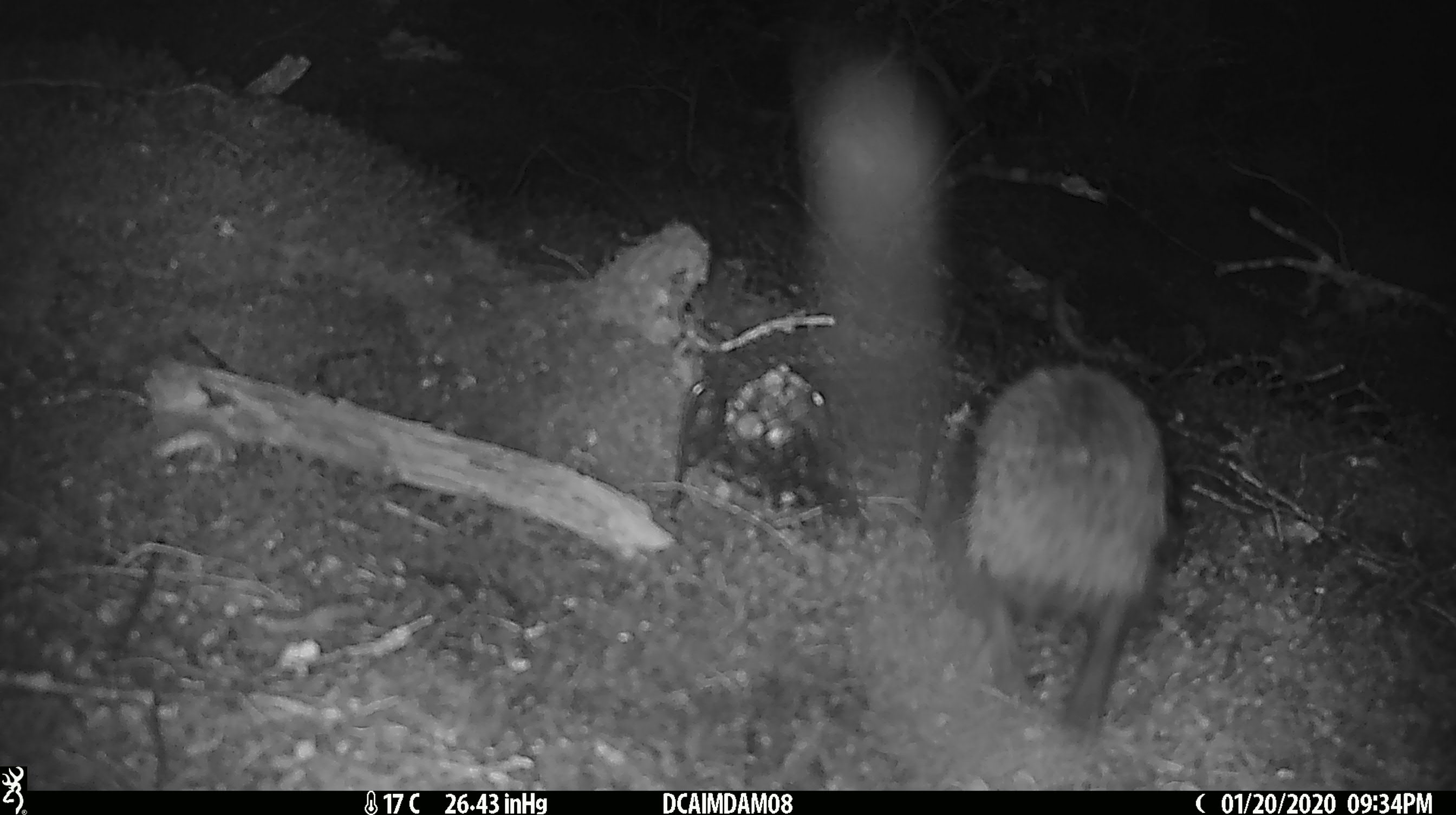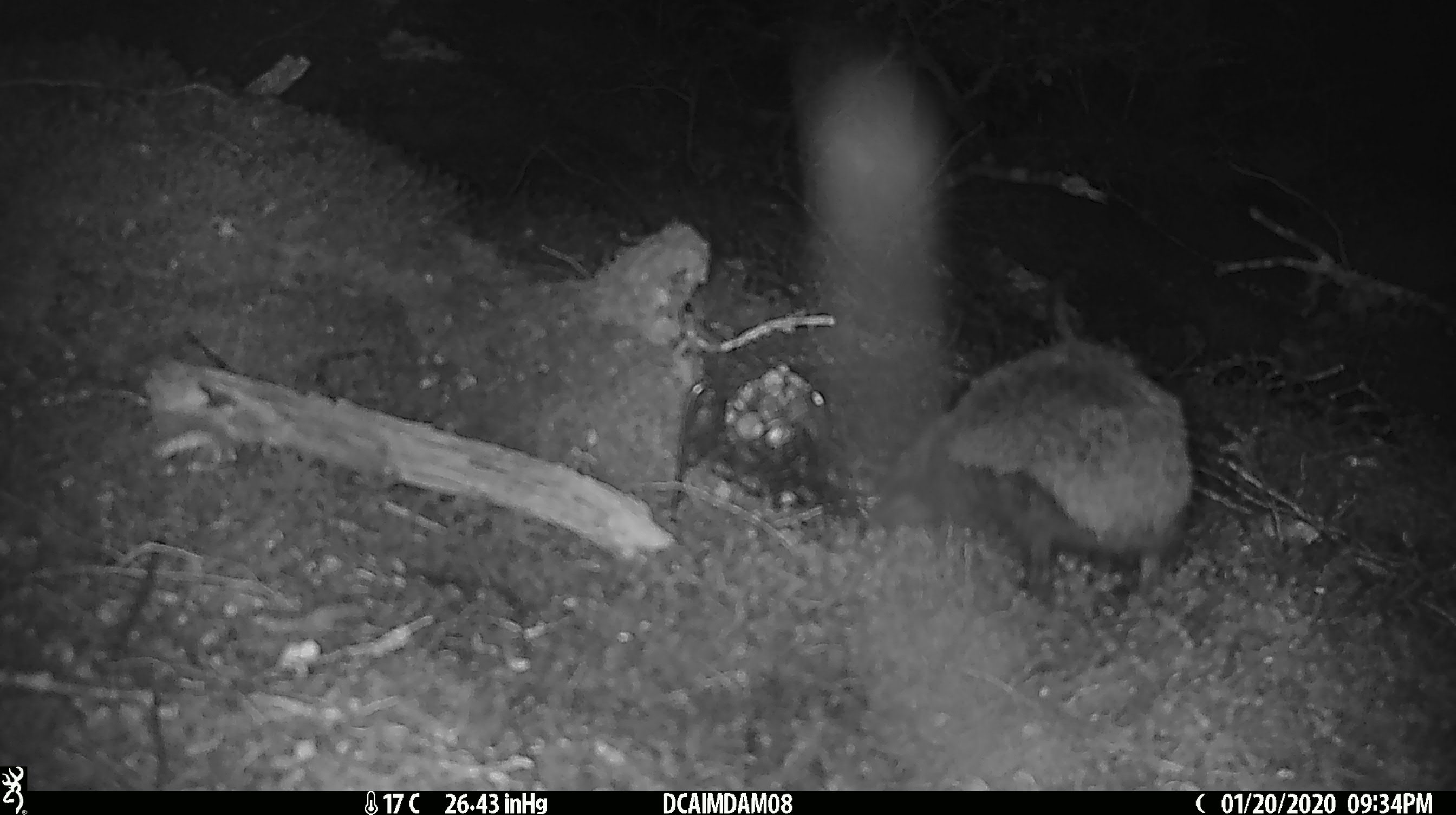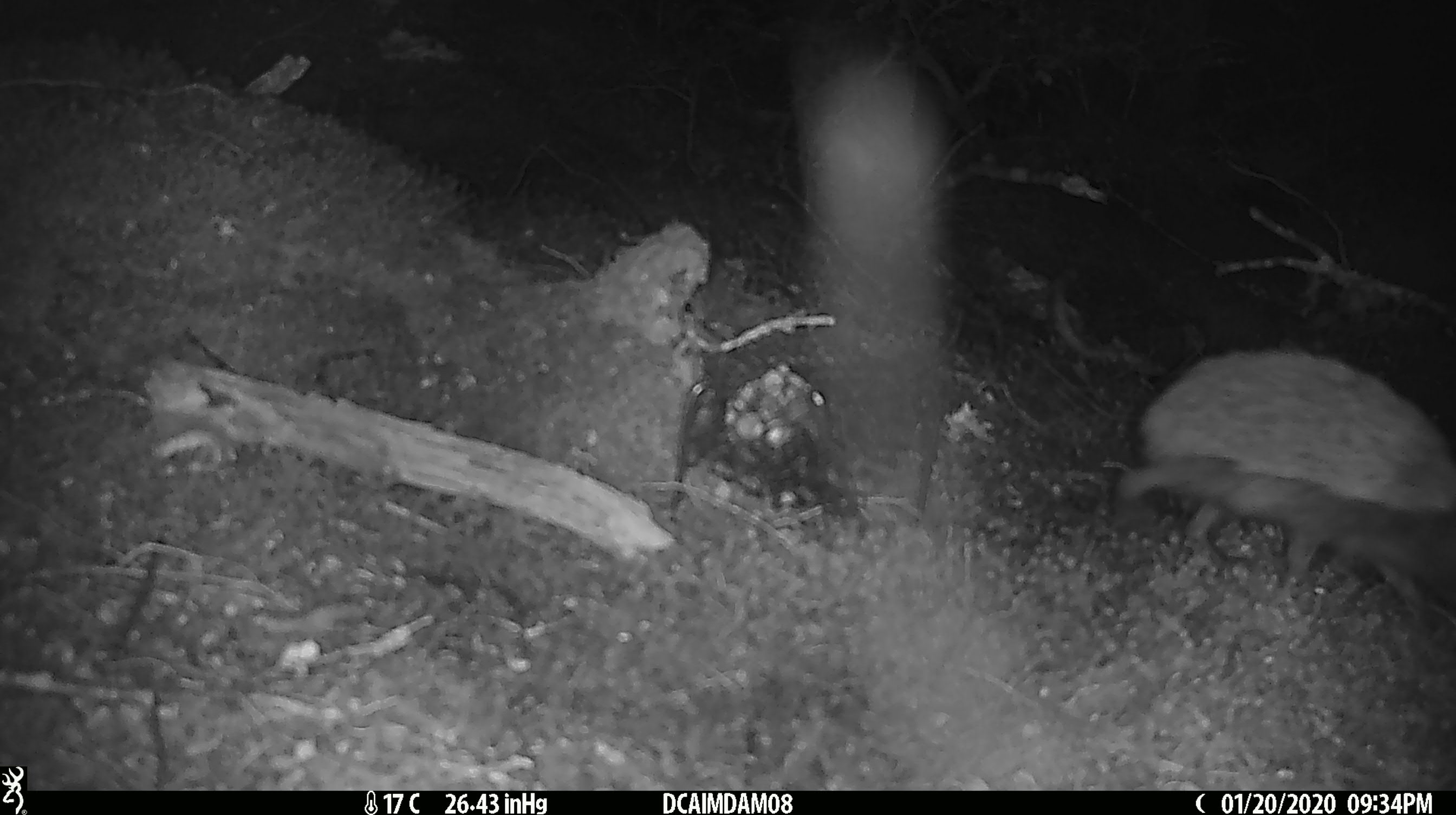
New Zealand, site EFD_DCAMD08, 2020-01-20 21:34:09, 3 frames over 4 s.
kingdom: Animalia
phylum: Chordata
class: Mammalia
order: Eulipotyphla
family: Erinaceidae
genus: Erinaceus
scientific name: Erinaceus europaeus europaeus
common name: european hedgehog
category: hedgehog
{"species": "hedgehog (european hedgehog) (Erinaceus europaeus europaeus)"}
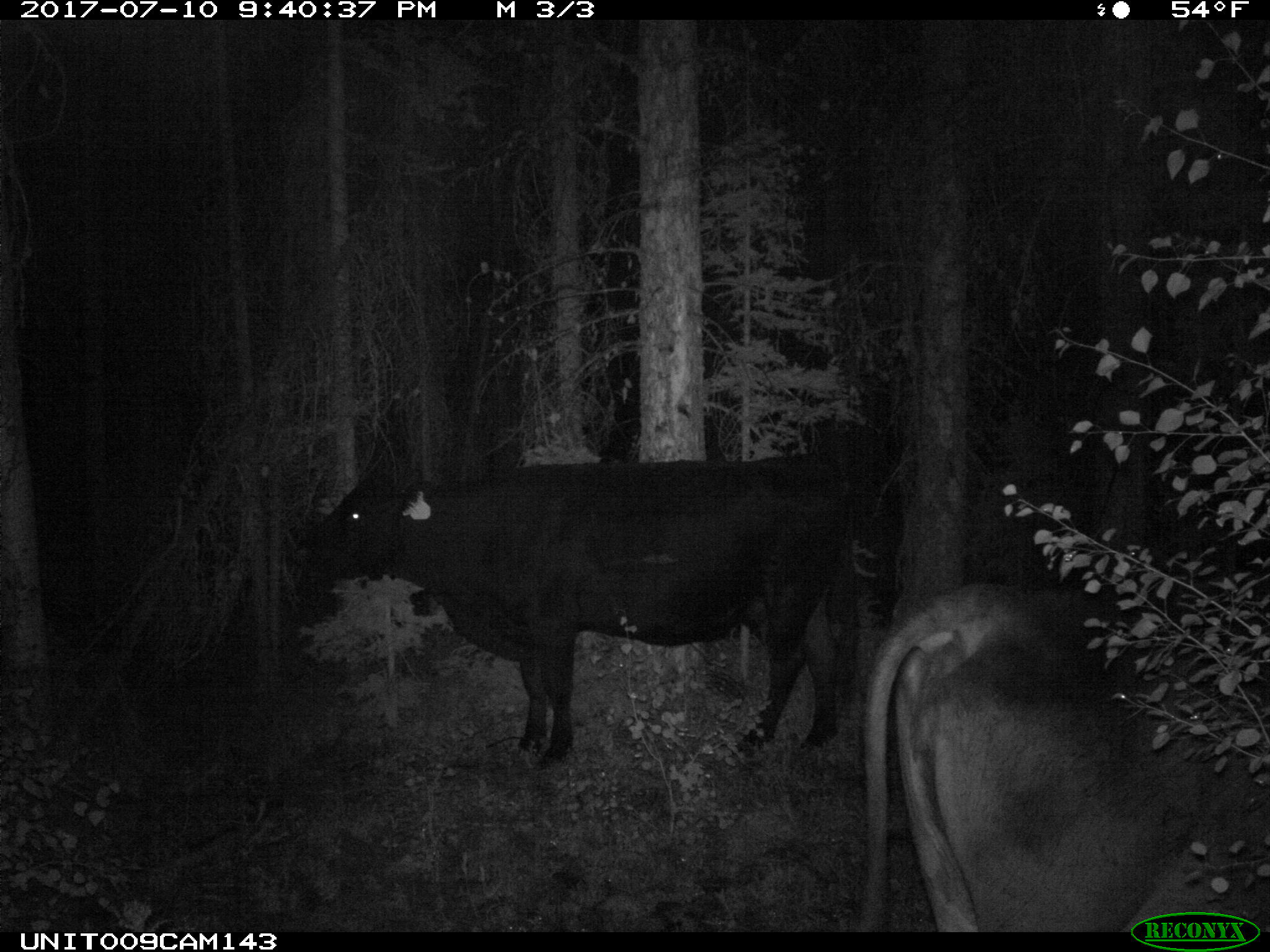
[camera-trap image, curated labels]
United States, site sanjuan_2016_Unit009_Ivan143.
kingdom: Animalia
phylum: Chordata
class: Mammalia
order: Artiodactyla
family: Bovidae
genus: Bos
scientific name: Bos taurus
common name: domestic cow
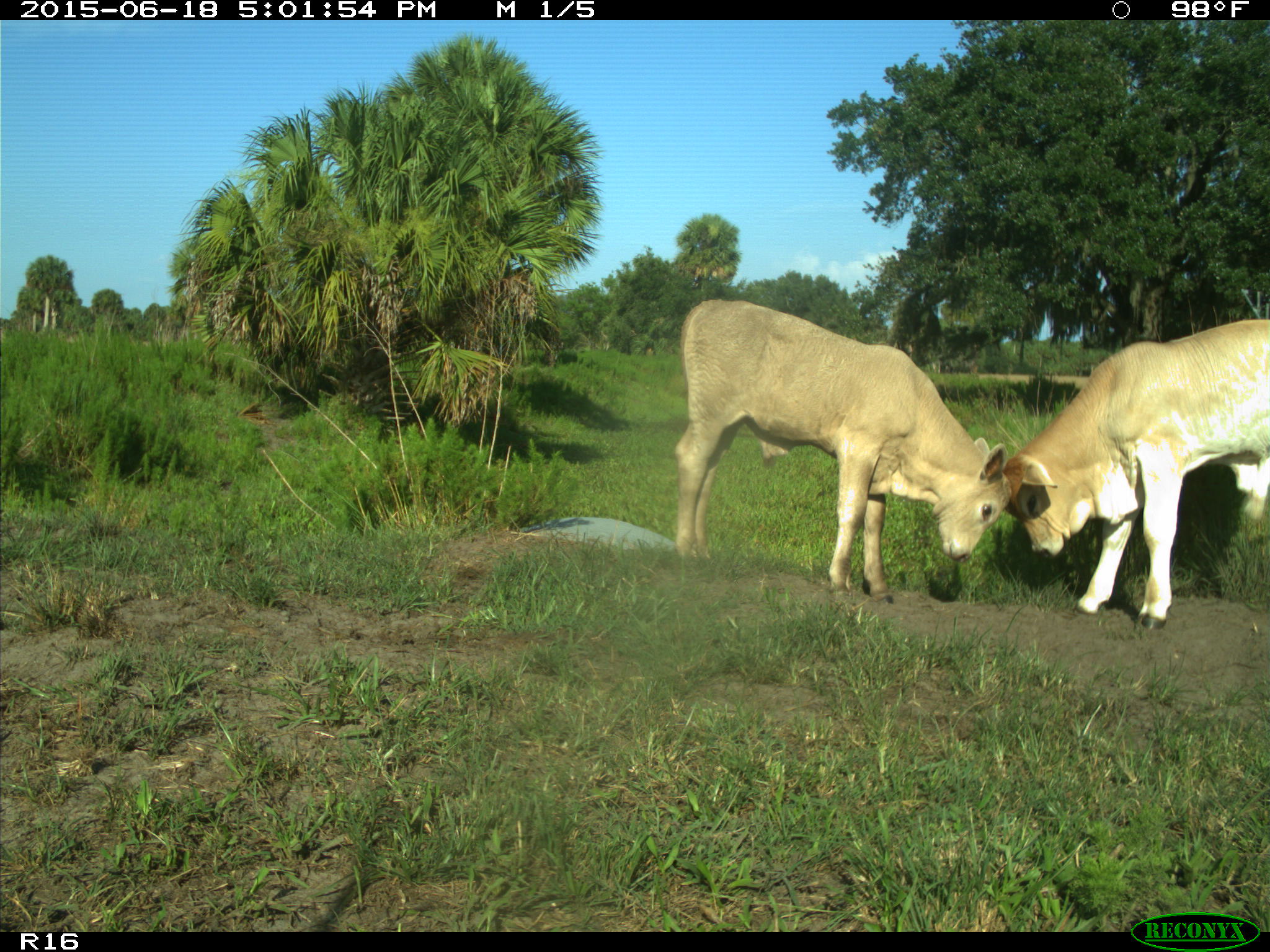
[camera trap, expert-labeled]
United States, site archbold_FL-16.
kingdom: Animalia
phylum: Chordata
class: Mammalia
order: Artiodactyla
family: Bovidae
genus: Bos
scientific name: Bos taurus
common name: domestic cow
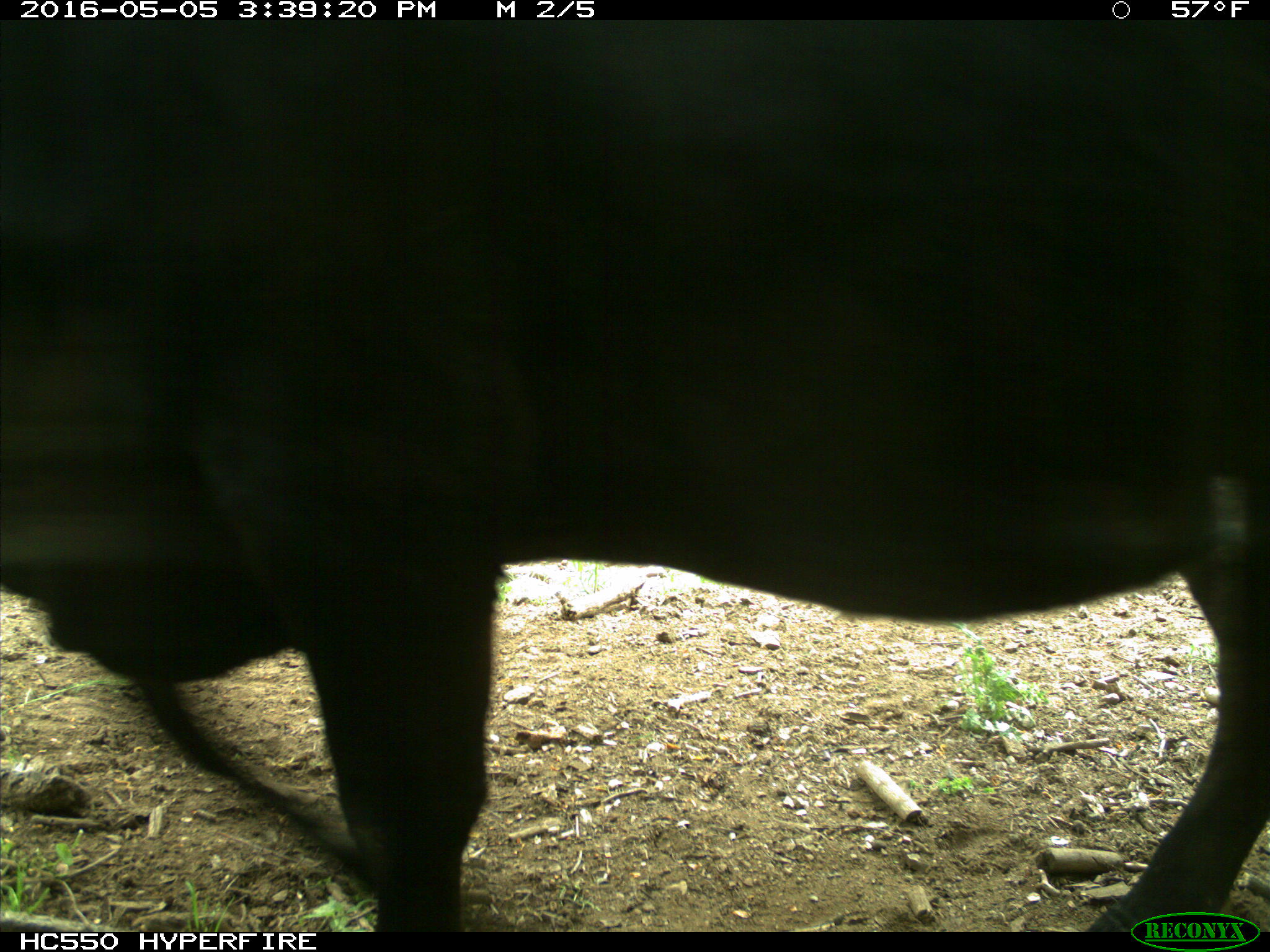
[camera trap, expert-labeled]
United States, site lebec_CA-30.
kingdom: Animalia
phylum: Chordata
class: Mammalia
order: Artiodactyla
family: Bovidae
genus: Bos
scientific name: Bos taurus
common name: domestic cow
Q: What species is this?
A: Bos taurus (domestic cow).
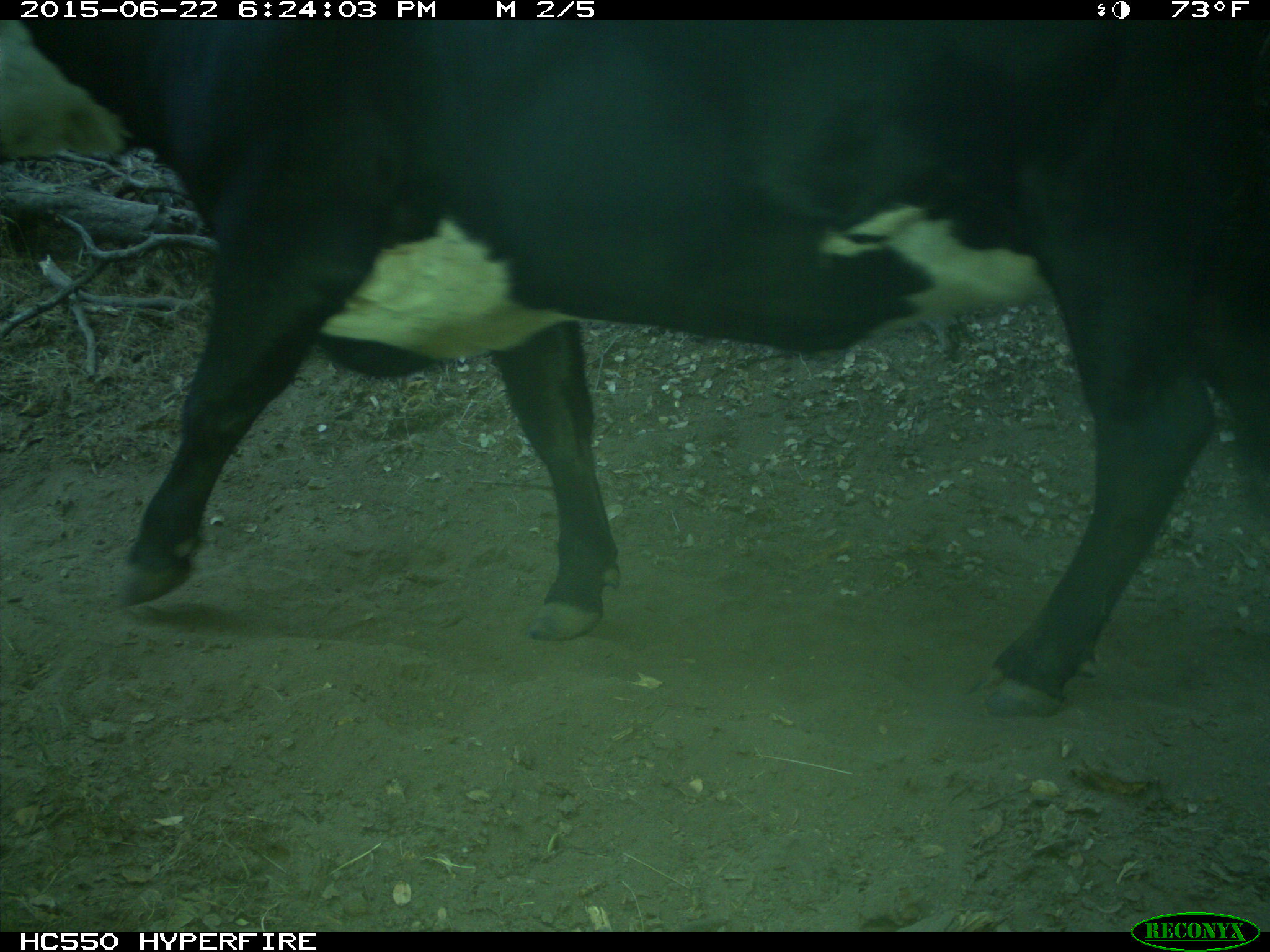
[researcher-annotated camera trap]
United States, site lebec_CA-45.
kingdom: Animalia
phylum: Chordata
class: Mammalia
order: Artiodactyla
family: Bovidae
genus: Bos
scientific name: Bos taurus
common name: domestic cow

***

## Activity
Verbatim copy with pictures excluded: write out the records above in full.

## Exercise response
New Zealand, site EFD_DCAMD08, 2020-01-20 21:34:09, 3 frames over 4 s.
kingdom: Animalia
phylum: Chordata
class: Mammalia
order: Eulipotyphla
family: Erinaceidae
genus: Erinaceus
scientific name: Erinaceus europaeus europaeus
common name: european hedgehog
category: hedgehog
{"species": "hedgehog (european hedgehog) (Erinaceus europaeus europaeus)"}
[camera-trap image, curated labels]
United States, site sanjuan_2016_Unit009_Ivan143.
kingdom: Animalia
phylum: Chordata
class: Mammalia
order: Artiodactyla
family: Bovidae
genus: Bos
scientific name: Bos taurus
common name: domestic cow
[camera trap, expert-labeled]
United States, site archbold_FL-16.
kingdom: Animalia
phylum: Chordata
class: Mammalia
order: Artiodactyla
family: Bovidae
genus: Bos
scientific name: Bos taurus
common name: domestic cow
[camera trap, expert-labeled]
United States, site lebec_CA-30.
kingdom: Animalia
phylum: Chordata
class: Mammalia
order: Artiodactyla
family: Bovidae
genus: Bos
scientific name: Bos taurus
common name: domestic cow
Q: What species is this?
A: Bos taurus (domestic cow).
[researcher-annotated camera trap]
United States, site lebec_CA-45.
kingdom: Animalia
phylum: Chordata
class: Mammalia
order: Artiodactyla
family: Bovidae
genus: Bos
scientific name: Bos taurus
common name: domestic cow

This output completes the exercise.